Chinese chef smuggled to Gabon says he was 'left for dead'

Li Guangxian took off for central Africa in January this year, in hopes that a 7,500 yuan (HK$9,500) monthly salary promised for working as a “cook” would help put his daughter through university and provide a better life for his impoverished family back home in Anhui.
Li is one of millions of migrant workers smuggled to Gabon and other African countries each year as Chinese companies rapidly expand their investments across the sub-continent. The National Development and Reform Commission estimated Chinese investment in 50 of the continent's 54 countries to have amounted to US$2.9 billion (HK$22.5 billion) last year, with an average annual growth rate of 50 per cent.
Forests cover about 85 per cent of the central African nation.

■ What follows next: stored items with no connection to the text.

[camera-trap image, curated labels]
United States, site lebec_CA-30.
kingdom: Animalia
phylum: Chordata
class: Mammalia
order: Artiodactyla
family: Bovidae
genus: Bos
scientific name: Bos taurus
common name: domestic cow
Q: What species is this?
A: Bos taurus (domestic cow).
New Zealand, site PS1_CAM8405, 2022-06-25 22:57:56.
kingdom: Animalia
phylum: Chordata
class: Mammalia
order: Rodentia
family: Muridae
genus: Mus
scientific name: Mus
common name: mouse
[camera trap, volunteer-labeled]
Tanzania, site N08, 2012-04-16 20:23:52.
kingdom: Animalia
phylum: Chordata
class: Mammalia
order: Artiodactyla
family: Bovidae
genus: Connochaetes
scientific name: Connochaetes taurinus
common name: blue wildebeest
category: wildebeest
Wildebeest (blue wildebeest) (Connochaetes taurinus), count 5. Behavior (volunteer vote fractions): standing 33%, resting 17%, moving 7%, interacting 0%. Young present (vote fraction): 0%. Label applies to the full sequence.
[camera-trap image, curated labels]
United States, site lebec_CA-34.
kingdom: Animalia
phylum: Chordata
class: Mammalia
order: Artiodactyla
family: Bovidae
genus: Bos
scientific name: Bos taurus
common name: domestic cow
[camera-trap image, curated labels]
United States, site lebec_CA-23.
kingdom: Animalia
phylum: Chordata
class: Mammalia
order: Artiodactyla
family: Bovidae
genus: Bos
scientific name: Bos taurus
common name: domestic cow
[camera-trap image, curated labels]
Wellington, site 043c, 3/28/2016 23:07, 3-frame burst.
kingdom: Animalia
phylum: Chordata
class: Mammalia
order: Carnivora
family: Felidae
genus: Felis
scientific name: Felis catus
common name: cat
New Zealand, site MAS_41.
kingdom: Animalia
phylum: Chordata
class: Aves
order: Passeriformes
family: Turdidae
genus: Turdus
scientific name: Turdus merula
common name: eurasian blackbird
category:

The dense forestry is seen as a potentially vast economic asset up for grabs, especially by a resource-hungry China, whose operators have come to dominate the timber industry through a campaign of large-scale takeovers and acquisitions.
But the fruits of labour are rarely enjoyed by all. Li’s hellish ordeal in Gabon's capital Libreville lasted half a year. It was only in June that he and a few other Chinese workers were able to contact the Chinese embassy and go through a painstaking process to be put on a flight back to the mainland.
“The company withheld our wages for months. We requested to go home; they wouldn’t let us. When we were sick and wanted an advance to see a doctor; they would refuse,” Li told the newspaper, describing his nightmare at the remote timber plant, tucked away in thick jungle 15km from the nearest village. “I once told my wife I was prepared to die any day.”